- Your objective:
Pick out every line in the rows below that contains the string "xmlns", matching case exactly, and copy each of those lines.

** Start Records provided **

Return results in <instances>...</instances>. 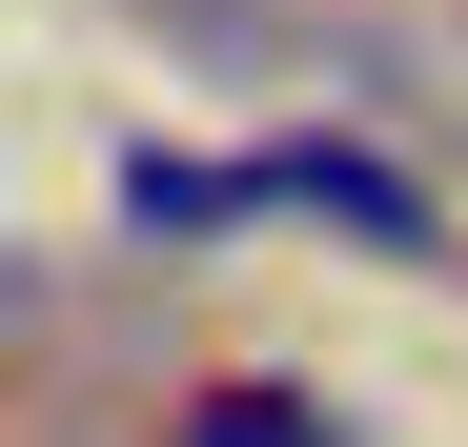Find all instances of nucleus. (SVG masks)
<instances>
[{
  "mask_svg": "<svg viewBox=\"0 0 468 447\" xmlns=\"http://www.w3.org/2000/svg\"><path fill=\"white\" fill-rule=\"evenodd\" d=\"M265 203H305V224H367V244H408V265H448V203L408 183V163H367V142H265V163H122V224H265Z\"/></svg>",
  "mask_w": 468,
  "mask_h": 447,
  "instance_id": "f257e3e1",
  "label": "nucleus"
},
{
  "mask_svg": "<svg viewBox=\"0 0 468 447\" xmlns=\"http://www.w3.org/2000/svg\"><path fill=\"white\" fill-rule=\"evenodd\" d=\"M184 447H367L326 387H285V366H224V387L184 407Z\"/></svg>",
  "mask_w": 468,
  "mask_h": 447,
  "instance_id": "f03ea898",
  "label": "nucleus"
}]
</instances>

** End Records provided **

- Answer to this task:
  "mask_svg": "<svg viewBox=\"0 0 468 447\" xmlns=\"http://www.w3.org/2000/svg\"><path fill=\"white\" fill-rule=\"evenodd\" d=\"M265 203H305V224H367V244H408V265H448V203L408 183V163H367V142H265V163H122V224H265Z\"/></svg>",
  "mask_svg": "<svg viewBox=\"0 0 468 447\" xmlns=\"http://www.w3.org/2000/svg\"><path fill=\"white\" fill-rule=\"evenodd\" d=\"M184 447H367L326 387H285V366H224V387L184 407Z\"/></svg>",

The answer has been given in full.